(Collected data entries)
====

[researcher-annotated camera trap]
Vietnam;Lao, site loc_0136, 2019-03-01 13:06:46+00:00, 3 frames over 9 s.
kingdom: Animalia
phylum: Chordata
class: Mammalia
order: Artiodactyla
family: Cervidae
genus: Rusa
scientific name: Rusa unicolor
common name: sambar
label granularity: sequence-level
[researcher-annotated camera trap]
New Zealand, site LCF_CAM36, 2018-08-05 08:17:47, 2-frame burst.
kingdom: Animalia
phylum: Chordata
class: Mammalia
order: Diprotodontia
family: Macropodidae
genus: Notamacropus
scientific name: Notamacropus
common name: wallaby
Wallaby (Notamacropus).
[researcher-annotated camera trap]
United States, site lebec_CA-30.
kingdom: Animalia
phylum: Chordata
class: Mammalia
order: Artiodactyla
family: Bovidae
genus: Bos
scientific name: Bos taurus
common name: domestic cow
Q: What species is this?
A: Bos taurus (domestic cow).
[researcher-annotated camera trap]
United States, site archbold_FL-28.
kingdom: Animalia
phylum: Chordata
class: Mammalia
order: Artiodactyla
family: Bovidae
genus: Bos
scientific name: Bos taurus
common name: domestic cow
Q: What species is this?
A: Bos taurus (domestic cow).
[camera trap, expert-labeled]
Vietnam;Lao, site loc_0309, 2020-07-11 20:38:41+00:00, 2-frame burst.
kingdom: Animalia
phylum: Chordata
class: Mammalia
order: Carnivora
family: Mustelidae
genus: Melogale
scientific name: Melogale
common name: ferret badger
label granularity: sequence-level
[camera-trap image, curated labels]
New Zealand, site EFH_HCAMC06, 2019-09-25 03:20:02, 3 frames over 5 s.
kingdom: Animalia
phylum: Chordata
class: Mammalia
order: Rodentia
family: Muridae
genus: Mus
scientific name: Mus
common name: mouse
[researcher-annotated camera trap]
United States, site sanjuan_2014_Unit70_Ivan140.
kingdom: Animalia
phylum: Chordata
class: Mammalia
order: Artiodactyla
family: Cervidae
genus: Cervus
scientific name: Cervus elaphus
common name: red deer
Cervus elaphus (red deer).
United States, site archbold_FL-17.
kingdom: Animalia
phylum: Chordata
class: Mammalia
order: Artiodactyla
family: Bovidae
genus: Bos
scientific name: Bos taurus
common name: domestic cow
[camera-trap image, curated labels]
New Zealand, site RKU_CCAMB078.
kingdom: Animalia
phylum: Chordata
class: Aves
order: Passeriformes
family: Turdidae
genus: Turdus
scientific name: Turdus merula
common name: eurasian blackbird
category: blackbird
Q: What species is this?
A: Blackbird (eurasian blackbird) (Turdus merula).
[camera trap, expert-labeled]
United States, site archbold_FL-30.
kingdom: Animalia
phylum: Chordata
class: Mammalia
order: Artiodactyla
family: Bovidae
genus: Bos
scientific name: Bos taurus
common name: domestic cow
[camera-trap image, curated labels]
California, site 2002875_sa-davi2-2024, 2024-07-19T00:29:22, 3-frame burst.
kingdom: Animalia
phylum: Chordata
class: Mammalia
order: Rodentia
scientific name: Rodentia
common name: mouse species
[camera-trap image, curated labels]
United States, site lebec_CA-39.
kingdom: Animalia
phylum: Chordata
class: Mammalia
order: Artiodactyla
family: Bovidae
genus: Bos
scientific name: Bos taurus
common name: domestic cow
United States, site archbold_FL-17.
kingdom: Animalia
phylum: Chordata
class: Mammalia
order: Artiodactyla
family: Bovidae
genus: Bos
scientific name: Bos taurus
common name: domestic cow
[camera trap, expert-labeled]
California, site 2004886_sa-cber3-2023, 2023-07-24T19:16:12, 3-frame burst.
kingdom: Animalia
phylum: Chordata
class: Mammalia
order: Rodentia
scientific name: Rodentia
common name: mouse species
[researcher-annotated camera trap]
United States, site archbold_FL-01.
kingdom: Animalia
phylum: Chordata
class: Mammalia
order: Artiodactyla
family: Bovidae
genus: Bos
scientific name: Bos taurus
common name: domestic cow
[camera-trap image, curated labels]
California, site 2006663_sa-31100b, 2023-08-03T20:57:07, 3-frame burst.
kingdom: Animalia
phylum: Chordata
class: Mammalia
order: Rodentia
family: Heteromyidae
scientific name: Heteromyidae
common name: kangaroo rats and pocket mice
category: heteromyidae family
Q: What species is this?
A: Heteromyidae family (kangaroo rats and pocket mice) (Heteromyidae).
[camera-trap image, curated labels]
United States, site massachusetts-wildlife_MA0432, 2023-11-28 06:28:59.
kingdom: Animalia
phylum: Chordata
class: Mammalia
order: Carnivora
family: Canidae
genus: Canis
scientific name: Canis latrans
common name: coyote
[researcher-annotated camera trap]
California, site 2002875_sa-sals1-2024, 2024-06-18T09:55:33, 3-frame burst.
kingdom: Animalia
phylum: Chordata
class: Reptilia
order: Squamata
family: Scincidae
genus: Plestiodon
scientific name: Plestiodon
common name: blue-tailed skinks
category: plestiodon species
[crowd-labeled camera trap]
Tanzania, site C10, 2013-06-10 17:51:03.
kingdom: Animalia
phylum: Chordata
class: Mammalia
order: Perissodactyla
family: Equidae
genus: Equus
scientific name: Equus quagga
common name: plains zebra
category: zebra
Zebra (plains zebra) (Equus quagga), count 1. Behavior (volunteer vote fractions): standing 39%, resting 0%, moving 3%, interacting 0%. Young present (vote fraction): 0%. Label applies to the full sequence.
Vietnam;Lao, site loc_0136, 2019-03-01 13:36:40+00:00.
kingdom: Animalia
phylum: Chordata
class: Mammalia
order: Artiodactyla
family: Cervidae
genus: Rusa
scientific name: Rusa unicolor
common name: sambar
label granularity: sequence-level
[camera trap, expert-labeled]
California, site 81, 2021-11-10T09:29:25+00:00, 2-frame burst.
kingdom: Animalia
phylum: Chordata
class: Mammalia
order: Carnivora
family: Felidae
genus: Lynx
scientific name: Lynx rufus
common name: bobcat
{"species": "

====

Exercise requirements:
Each record above is to be restated word for word.

Result below:
[researcher-annotated camera trap]
Vietnam;Lao, site loc_0136, 2019-03-01 13:06:46+00:00, 3 frames over 9 s.
kingdom: Animalia
phylum: Chordata
class: Mammalia
order: Artiodactyla
family: Cervidae
genus: Rusa
scientific name: Rusa unicolor
common name: sambar
label granularity: sequence-level
[researcher-annotated camera trap]
New Zealand, site LCF_CAM36, 2018-08-05 08:17:47, 2-frame burst.
kingdom: Animalia
phylum: Chordata
class: Mammalia
order: Diprotodontia
family: Macropodidae
genus: Notamacropus
scientific name: Notamacropus
common name: wallaby
Wallaby (Notamacropus).
[researcher-annotated camera trap]
United States, site lebec_CA-30.
kingdom: Animalia
phylum: Chordata
class: Mammalia
order: Artiodactyla
family: Bovidae
genus: Bos
scientific name: Bos taurus
common name: domestic cow
Q: What species is this?
A: Bos taurus (domestic cow).
[researcher-annotated camera trap]
United States, site archbold_FL-28.
kingdom: Animalia
phylum: Chordata
class: Mammalia
order: Artiodactyla
family: Bovidae
genus: Bos
scientific name: Bos taurus
common name: domestic cow
Q: What species is this?
A: Bos taurus (domestic cow).
[camera trap, expert-labeled]
Vietnam;Lao, site loc_0309, 2020-07-11 20:38:41+00:00, 2-frame burst.
kingdom: Animalia
phylum: Chordata
class: Mammalia
order: Carnivora
family: Mustelidae
genus: Melogale
scientific name: Melogale
common name: ferret badger
label granularity: sequence-level
[camera-trap image, curated labels]
New Zealand, site EFH_HCAMC06, 2019-09-25 03:20:02, 3 frames over 5 s.
kingdom: Animalia
phylum: Chordata
class: Mammalia
order: Rodentia
family: Muridae
genus: Mus
scientific name: Mus
common name: mouse
[researcher-annotated camera trap]
United States, site sanjuan_2014_Unit70_Ivan140.
kingdom: Animalia
phylum: Chordata
class: Mammalia
order: Artiodactyla
family: Cervidae
genus: Cervus
scientific name: Cervus elaphus
common name: red deer
Cervus elaphus (red deer).
United States, site archbold_FL-17.
kingdom: Animalia
phylum: Chordata
class: Mammalia
order: Artiodactyla
family: Bovidae
genus: Bos
scientific name: Bos taurus
common name: domestic cow
[camera-trap image, curated labels]
New Zealand, site RKU_CCAMB078.
kingdom: Animalia
phylum: Chordata
class: Aves
order: Passeriformes
family: Turdidae
genus: Turdus
scientific name: Turdus merula
common name: eurasian blackbird
category: blackbird
Q: What species is this?
A: Blackbird (eurasian blackbird) (Turdus merula).
[camera trap, expert-labeled]
United States, site archbold_FL-30.
kingdom: Animalia
phylum: Chordata
class: Mammalia
order: Artiodactyla
family: Bovidae
genus: Bos
scientific name: Bos taurus
common name: domestic cow
[camera-trap image, curated labels]
California, site 2002875_sa-davi2-2024, 2024-07-19T00:29:22, 3-frame burst.
kingdom: Animalia
phylum: Chordata
class: Mammalia
order: Rodentia
scientific name: Rodentia
common name: mouse species
[camera-trap image, curated labels]
United States, site lebec_CA-39.
kingdom: Animalia
phylum: Chordata
class: Mammalia
order: Artiodactyla
family: Bovidae
genus: Bos
scientific name: Bos taurus
common name: domestic cow
United States, site archbold_FL-17.
kingdom: Animalia
phylum: Chordata
class: Mammalia
order: Artiodactyla
family: Bovidae
genus: Bos
scientific name: Bos taurus
common name: domestic cow
[camera trap, expert-labeled]
California, site 2004886_sa-cber3-2023, 2023-07-24T19:16:12, 3-frame burst.
kingdom: Animalia
phylum: Chordata
class: Mammalia
order: Rodentia
scientific name: Rodentia
common name: mouse species
[researcher-annotated camera trap]
United States, site archbold_FL-01.
kingdom: Animalia
phylum: Chordata
class: Mammalia
order: Artiodactyla
family: Bovidae
genus: Bos
scientific name: Bos taurus
common name: domestic cow
[camera-trap image, curated labels]
California, site 2006663_sa-31100b, 2023-08-03T20:57:07, 3-frame burst.
kingdom: Animalia
phylum: Chordata
class: Mammalia
order: Rodentia
family: Heteromyidae
scientific name: Heteromyidae
common name: kangaroo rats and pocket mice
category: heteromyidae family
Q: What species is this?
A: Heteromyidae family (kangaroo rats and pocket mice) (Heteromyidae).
[camera-trap image, curated labels]
United States, site massachusetts-wildlife_MA0432, 2023-11-28 06:28:59.
kingdom: Animalia
phylum: Chordata
class: Mammalia
order: Carnivora
family: Canidae
genus: Canis
scientific name: Canis latrans
common name: coyote
[researcher-annotated camera trap]
California, site 2002875_sa-sals1-2024, 2024-06-18T09:55:33, 3-frame burst.
kingdom: Animalia
phylum: Chordata
class: Reptilia
order: Squamata
family: Scincidae
genus: Plestiodon
scientific name: Plestiodon
common name: blue-tailed skinks
category: plestiodon species
[crowd-labeled camera trap]
Tanzania, site C10, 2013-06-10 17:51:03.
kingdom: Animalia
phylum: Chordata
class: Mammalia
order: Perissodactyla
family: Equidae
genus: Equus
scientific name: Equus quagga
common name: plains zebra
category: zebra
Zebra (plains zebra) (Equus quagga), count 1. Behavior (volunteer vote fractions): standing 39%, resting 0%, moving 3%, interacting 0%. Young present (vote fraction): 0%. Label applies to the full sequence.
Vietnam;Lao, site loc_0136, 2019-03-01 13:36:40+00:00.
kingdom: Animalia
phylum: Chordata
class: Mammalia
order: Artiodactyla
family: Cervidae
genus: Rusa
scientific name: Rusa unicolor
common name: sambar
label granularity: sequence-level
[camera trap, expert-labeled]
California, site 81, 2021-11-10T09:29:25+00:00, 2-frame burst.
kingdom: Animalia
phylum: Chordata
class: Mammalia
order: Carnivora
family: Felidae
genus: Lynx
scientific name: Lynx rufus
common name: bobcat
{"species": "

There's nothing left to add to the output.